What changed
The fixed repo rate under the Liquidity Adjustment Facility was increased by 25 basis points from 4.75% to 5.0%, effective March 20, 2010. Consequently, the standing liquidity facilities—export credit refinance for banks and collateralised liquidity support for primary dealers—will be priced at the revised repo rate.
What it means for you
Banks and primary dealers will face higher borrowing costs for these standing facilities, directly impacting their liquidity management and net interest margins.
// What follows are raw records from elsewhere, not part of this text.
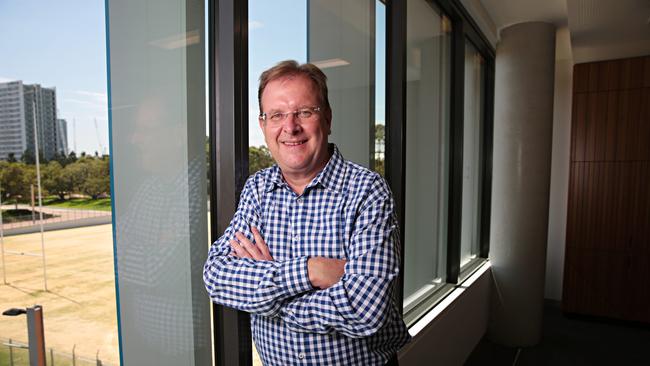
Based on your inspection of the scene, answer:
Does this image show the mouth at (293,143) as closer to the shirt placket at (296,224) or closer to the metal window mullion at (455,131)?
the shirt placket at (296,224)

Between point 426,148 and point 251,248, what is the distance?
7.85 ft

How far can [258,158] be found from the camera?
5.30 feet

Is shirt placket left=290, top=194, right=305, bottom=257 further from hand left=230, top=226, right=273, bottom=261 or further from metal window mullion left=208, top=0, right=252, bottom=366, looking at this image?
metal window mullion left=208, top=0, right=252, bottom=366

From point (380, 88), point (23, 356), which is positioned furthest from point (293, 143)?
point (380, 88)

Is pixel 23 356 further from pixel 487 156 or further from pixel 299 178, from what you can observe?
pixel 487 156

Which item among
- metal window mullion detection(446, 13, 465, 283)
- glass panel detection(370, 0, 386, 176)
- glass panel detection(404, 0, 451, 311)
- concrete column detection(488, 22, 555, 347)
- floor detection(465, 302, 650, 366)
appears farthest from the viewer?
concrete column detection(488, 22, 555, 347)

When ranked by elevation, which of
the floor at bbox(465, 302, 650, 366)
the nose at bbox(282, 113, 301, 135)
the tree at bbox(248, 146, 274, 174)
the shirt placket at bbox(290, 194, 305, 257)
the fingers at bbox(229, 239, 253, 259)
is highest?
the nose at bbox(282, 113, 301, 135)

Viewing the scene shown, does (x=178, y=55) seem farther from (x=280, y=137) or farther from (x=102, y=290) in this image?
(x=102, y=290)

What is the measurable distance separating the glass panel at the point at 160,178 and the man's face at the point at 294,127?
271mm

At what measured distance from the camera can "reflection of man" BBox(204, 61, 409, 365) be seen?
3.91ft

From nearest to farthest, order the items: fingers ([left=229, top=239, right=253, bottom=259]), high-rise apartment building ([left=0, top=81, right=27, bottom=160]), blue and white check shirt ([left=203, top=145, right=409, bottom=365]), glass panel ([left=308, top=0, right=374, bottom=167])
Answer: high-rise apartment building ([left=0, top=81, right=27, bottom=160]) → blue and white check shirt ([left=203, top=145, right=409, bottom=365]) → fingers ([left=229, top=239, right=253, bottom=259]) → glass panel ([left=308, top=0, right=374, bottom=167])

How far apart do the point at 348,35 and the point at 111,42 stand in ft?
4.48

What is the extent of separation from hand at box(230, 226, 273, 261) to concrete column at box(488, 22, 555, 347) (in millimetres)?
3792

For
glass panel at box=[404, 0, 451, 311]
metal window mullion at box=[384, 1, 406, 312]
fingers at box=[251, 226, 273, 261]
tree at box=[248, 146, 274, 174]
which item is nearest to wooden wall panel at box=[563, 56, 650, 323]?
glass panel at box=[404, 0, 451, 311]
This signals RBI's intent to tighten monetary policy, likely to curb inflationary pressures, and may lead to a gradual increase in lending rates for end borrowers.
What you must do
- Review your bank's reliance on export credit refinance and assess the impact of the 25 bps hike on funding costs.
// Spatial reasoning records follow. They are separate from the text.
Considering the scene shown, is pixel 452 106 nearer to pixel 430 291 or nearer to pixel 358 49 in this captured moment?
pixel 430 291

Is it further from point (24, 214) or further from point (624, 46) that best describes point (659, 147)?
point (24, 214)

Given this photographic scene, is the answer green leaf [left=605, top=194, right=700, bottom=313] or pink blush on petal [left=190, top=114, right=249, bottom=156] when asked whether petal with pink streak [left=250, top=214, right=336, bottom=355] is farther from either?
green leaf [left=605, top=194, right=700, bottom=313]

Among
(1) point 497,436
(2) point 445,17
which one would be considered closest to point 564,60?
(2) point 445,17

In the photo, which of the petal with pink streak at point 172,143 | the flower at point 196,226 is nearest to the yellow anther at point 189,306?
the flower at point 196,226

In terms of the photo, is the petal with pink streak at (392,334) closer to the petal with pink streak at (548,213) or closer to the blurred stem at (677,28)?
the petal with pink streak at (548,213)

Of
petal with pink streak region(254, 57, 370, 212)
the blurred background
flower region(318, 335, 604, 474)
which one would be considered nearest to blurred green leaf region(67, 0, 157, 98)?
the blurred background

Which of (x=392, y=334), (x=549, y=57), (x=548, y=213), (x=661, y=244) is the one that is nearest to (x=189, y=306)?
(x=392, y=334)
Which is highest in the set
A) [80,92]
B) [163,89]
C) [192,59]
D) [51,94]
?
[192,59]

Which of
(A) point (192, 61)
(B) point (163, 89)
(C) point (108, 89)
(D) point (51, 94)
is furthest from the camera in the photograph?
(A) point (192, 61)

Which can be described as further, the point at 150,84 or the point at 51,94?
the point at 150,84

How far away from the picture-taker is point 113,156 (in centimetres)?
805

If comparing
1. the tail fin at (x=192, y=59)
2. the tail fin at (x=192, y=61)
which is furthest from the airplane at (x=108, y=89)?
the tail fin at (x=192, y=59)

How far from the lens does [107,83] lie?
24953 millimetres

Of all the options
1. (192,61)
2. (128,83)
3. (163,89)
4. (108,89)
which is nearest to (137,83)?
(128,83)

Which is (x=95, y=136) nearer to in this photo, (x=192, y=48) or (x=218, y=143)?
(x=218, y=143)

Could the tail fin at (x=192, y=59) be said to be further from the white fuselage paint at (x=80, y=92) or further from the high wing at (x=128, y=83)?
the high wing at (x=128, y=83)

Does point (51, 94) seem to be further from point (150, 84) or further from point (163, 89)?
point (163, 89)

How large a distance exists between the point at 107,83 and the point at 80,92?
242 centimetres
- Communicate the revised rate to treasury and ALCO teams for immediate liquidity planning.
- Evaluate the need to adjust lending rates or deposit rates to maintain net interest margins.
- Monitor RBI's future policy actions for further rate changes and adjust liquidity buffers accordingly.
Who it affects
All scheduled banks (excluding RRBs) availing export credit refinance, Primary dealers using collateralised liquidity support, Treasury and ALCO teams managing short-term liquidity
What is the effective date of the new repo rate?
The revised repo rate of 5.0% applies from March 20, 2010, as stated in the circular.
Does this change affect all standing liquidity facilities?
Yes, the circular specifies that both export credit refinance for banks and collateralised liquidity support for primary dealers will be available at the revised repo rate.
Are Regional Rural Banks covered by this circular?
No, the circular explicitly excludes Regional Rural Banks from its scope.